# New lens: need filter advice



## gwertheim (Dec 11, 2011)

Hello All,

I recently picked up the Canon EF 85mm f/1.8 USM Telephoto Lens (I couldn't afford the L  ) and I want to protect the glass. Can anyone recommend a good quality clear screw in fliter so i won't scratch the glass on the lens


----------



## MazV-L (Dec 11, 2011)

Hoya HD!


----------



## michael6liu (Dec 11, 2011)

I use Hoya s-hmc for non-L and B+W mrc for L glasses.


----------



## Ryusui (Dec 11, 2011)

michael6liu said:


> I use Hoya s-hmc for non-L and B+W mrc for L glasses.


+1


----------



## neuroanatomist (Dec 11, 2011)

I use B+W MRC UV filters on all my lenses; the newer B+W Nano would also be good. The Hoya HD is equivalent, apparently the Hoya H-SMC is a bit harder to clean.


----------



## LuCoOc (Dec 11, 2011)

I use Hoya HD

check theese threads for more information:

http://www.canonrumors.com/forum/index.php/topic,823.msg10615.html

http://www.canonrumors.com/forum/index.php/topic,2298.msg49265.html


----------



## Mt Spokane Photography (Dec 11, 2011)

I have B&W and Helicon, but seldom use them. If I were to go out in a dust storm or where mud or dirt was a likely possibility, I'd put one on.

I really should sell some of them, I have a ton of filters that I bought when I first started and before I realized that I liked the sharpness better without them. I keep them because I might need them, but I have too many duplicates. Many have come from used film cameras and lenses. If they are Hoya or B&W I hang on to them. I even have a 3 pc set of 77mm Nikon branded filters that came with a used Canon 17-40mm lens!

• _Data extracts_
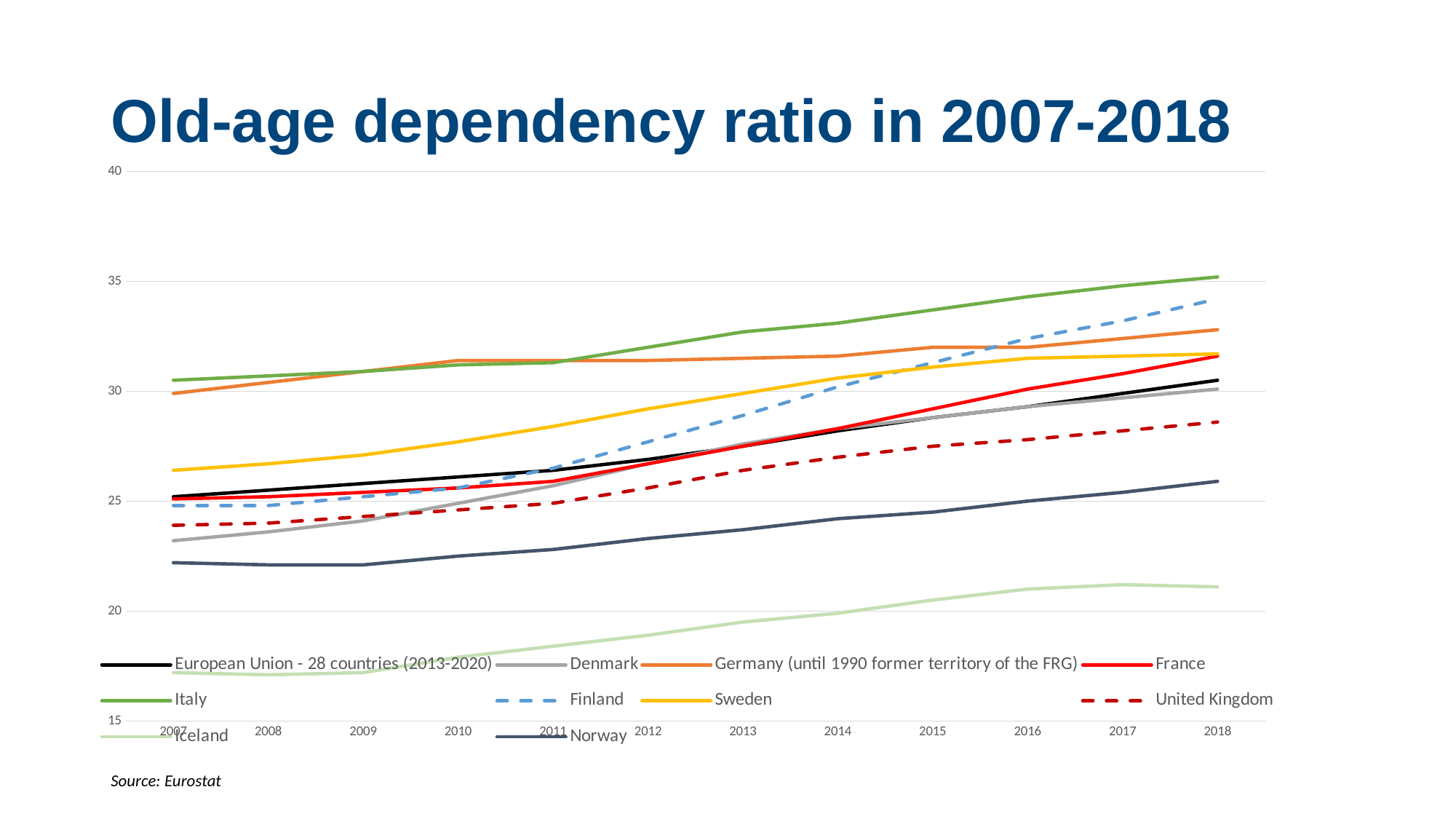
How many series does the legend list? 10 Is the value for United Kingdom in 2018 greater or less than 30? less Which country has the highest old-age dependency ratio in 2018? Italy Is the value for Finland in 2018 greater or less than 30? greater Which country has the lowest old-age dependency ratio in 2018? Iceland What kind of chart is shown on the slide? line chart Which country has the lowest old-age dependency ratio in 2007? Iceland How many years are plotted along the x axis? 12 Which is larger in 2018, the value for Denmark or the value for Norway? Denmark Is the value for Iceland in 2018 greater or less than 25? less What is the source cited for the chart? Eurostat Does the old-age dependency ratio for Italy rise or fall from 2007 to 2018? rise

* * *

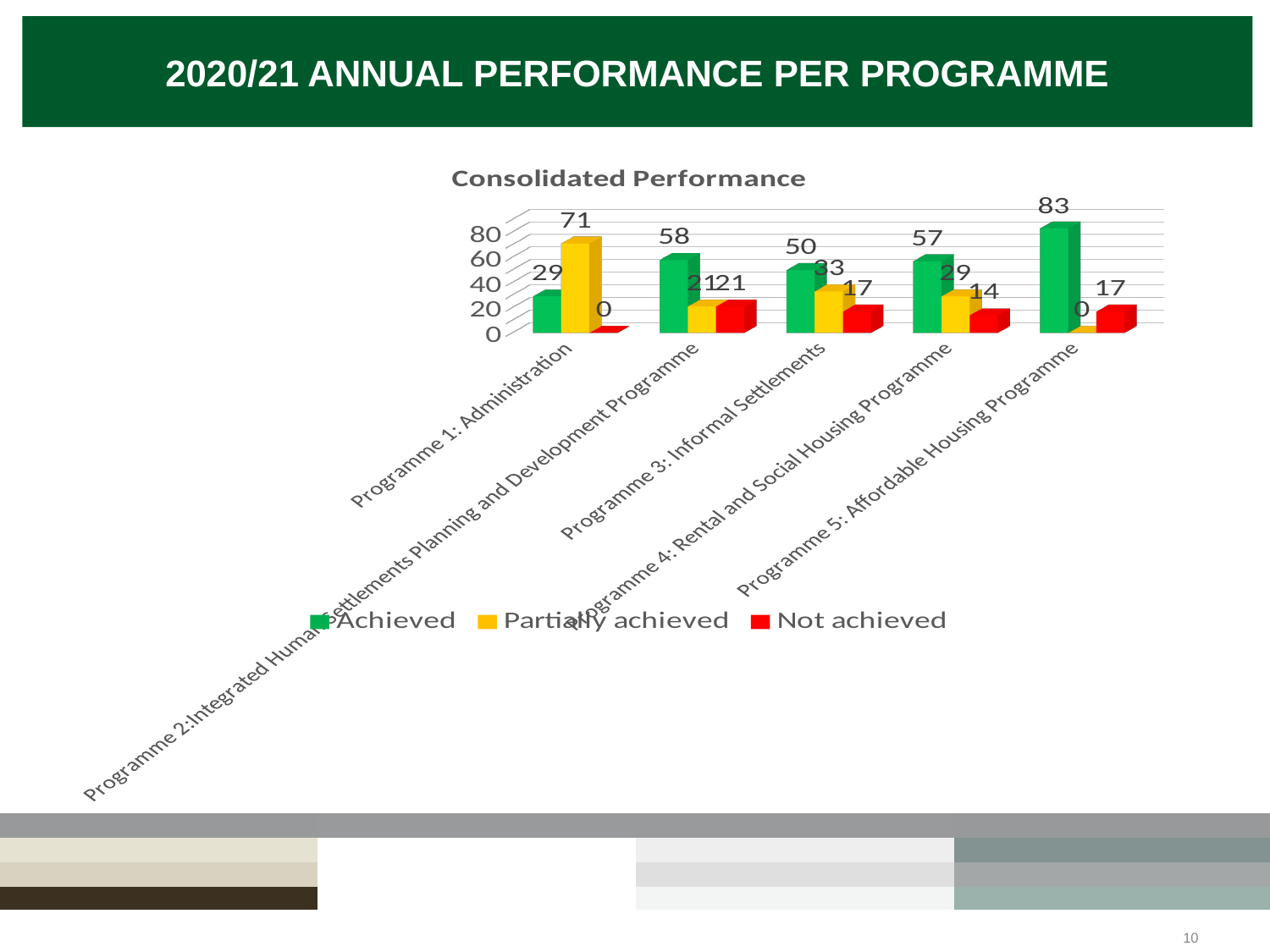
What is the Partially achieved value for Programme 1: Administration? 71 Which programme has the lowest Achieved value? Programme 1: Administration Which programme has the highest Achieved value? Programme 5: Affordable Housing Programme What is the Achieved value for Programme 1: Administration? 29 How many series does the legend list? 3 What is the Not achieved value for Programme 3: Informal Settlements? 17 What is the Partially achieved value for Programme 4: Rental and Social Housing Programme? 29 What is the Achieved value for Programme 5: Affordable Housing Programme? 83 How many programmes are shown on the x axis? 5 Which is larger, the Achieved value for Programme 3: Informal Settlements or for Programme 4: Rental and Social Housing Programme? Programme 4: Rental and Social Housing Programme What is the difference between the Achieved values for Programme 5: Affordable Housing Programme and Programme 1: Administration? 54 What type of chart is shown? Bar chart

...

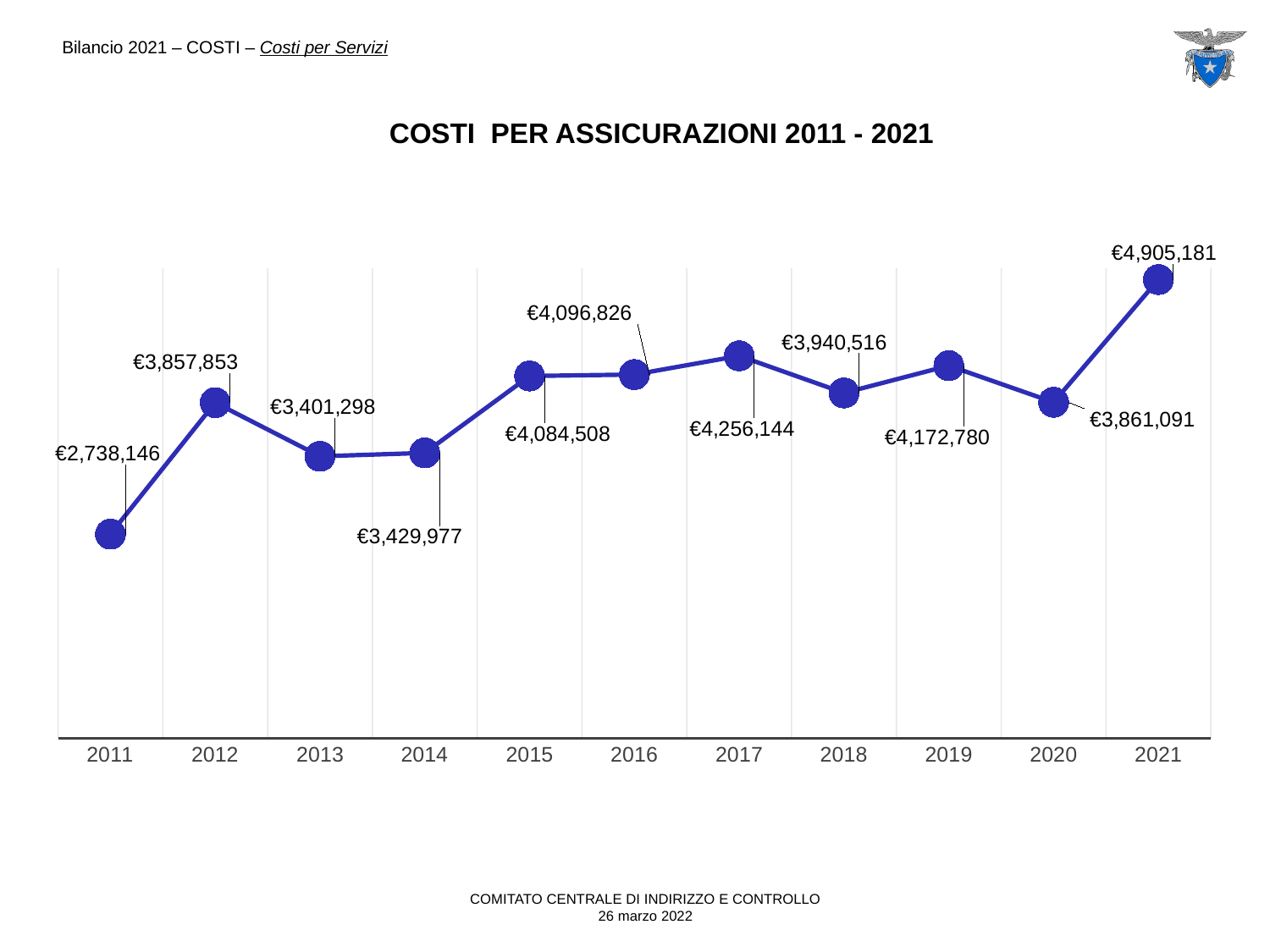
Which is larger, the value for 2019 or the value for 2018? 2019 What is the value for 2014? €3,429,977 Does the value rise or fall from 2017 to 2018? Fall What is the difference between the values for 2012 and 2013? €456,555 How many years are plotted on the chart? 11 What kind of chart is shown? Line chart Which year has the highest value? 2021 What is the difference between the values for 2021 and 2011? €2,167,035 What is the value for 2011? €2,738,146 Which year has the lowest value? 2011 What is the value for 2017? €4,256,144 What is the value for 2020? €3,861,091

• _What to work on_
**A)** In the lens filter thread, what filters does michael6liu use on non-L lenses?
**B)** From the lens filter thread, extract the part that opens with the words containing "## neuroanatomist (Dec" and closes with "harder to clean.".
**C)** Rewrite the paragraph of the lens filter thread that begins "I really should sell some of them" as a shorter version that keeps its main facts.

• _Answers provided_
**A)** Hoya S-HMC filters.

**B)**
## neuroanatomist (Dec 11, 2011)

I use B+W MRC UV filters on all my lenses; the newer B+W Nano would also be good. The Hoya HD is equivalent, apparently the Hoya H-SMC is a bit harder to clean.

**C)** The poster should sell some filters. They bought many when first starting out, before realizing they preferred the sharpness without them. They keep them in case they are needed, but they have too many duplicates, many from used film cameras and lenses. They hold on to any Hoya or B&W filters. They even have a three-piece set of 77mm Nikon-branded filters that came with a used Canon 17-40mm lens.